Apr 7 / Latest News

FBI Report: Global Cybercrime Losses Skyrocket to Record $20.8 Billion

WASHINGTON D.C. — Online crime reached a staggering financial milestone in 2025 as total losses surged to $20.877 billion, marking a 26% increase over the previous year, according to the FBI’s Internet Crime Complaint Center (IC3) annual report. The data reveals a digital landscape increasingly dominated by high-stakes fraud, with over one million complaints filed—averaging nearly 3,000 per day.
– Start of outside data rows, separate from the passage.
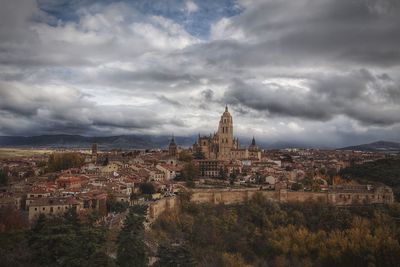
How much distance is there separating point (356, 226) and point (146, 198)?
16592 millimetres

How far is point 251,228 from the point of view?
3628 cm

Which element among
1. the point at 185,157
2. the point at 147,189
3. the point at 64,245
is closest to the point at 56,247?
the point at 64,245

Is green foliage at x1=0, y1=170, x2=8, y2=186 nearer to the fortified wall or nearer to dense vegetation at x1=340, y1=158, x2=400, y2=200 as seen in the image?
the fortified wall

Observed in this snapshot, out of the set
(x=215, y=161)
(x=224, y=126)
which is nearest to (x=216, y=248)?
(x=215, y=161)

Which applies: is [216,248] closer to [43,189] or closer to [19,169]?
[43,189]

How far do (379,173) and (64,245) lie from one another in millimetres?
45487

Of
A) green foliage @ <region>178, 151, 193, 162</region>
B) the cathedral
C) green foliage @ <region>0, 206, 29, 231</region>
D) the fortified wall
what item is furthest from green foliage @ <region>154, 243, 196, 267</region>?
the cathedral

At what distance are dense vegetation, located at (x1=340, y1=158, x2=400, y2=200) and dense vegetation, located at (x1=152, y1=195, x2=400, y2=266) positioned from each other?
12.5 meters

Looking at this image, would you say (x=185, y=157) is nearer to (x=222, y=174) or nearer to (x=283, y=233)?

While phishing and spoofing remains the most common tactic with over 191,000 reported incidents, investment scams proved to be the most devastating to victims' bank accounts, draining $8.6 billion.

Jose Perez, Operations Director for the Bureau’s Criminal and Cyber Branch, noted that since the IC3's founding, reporting has surged from a few thousand a month to a constant daily deluge. Cryptocurrency continues to be the primary engine for these financial crimes, linked to $11.3 billion in total losses, much of which is orchestrated by organized criminal enterprises in Southeast Asia that utilize human trafficking victims as forced labor. The 2025 report also marks a historical shift with the first-ever dedicated section on Artificial Intelligence, attributing nearly $893 million in losses to AI-driven deception, including sophisticated impersonation campaigns and business email compromise.

Despite the evolution of these threats, the FBI’s Recovery Asset Team saw significant success, freezing $679 million in stolen funds through thousands of rapid response actions. While ransomware variants continue to multiply and international complaints pour in from over 200 countries, federal officials are urging the public to heighten their digital diligence. Perez emphasized that as the world embraces emerging technologies like AI, the complexity of cyber-enabled crime will only continue to evolve, making personal cybersecurity and a limited social media footprint more critical than ever for individual and corporate safety.